Thanks from mentioning this one, I am facing the same
Summary
I am using the “Summarization Chain” node to help me prepare internal communication based on my latest Slack activity → I want to get first draft of internal communication based on this content
Steps to reproduce
Add a node with data in an array
Add a node “Summarization Chain” linked to a model sub-node
Add option to “Summarization Method and Prompts > Map reduce”
As is normal with the nodes in n8n, it processes each item individually. So it takes each item (in the last example, there were three items passed into the node), and it summarizes each item.
If you want to prevent that behavior, make sure to merge your items first.

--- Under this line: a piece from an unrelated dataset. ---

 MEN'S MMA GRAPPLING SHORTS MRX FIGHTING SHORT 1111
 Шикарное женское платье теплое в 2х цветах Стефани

The “map reduce” strategy is there for each item individually, and what it does is to split an item into smaller chunks (to make sure it fits in your context window), and then summarizes each chunk. All chunks are then passed to your LLM to be summarized in total.
This means that you get a summary for each item you pass in to the node. You may see a bunch of LLM calls per item, which is expected if you chunk everything.
To reduce the number of LLM calls, you can increase the number of characters per chunk.
To rephrase: default behavior is for multiple items is to loop over them by default as input nodes.
Therefore, on this example, it is expected to have an output with a summary per item.
To prevent this, I should merge the items first.
I will try it out and report back. Thanks a lot!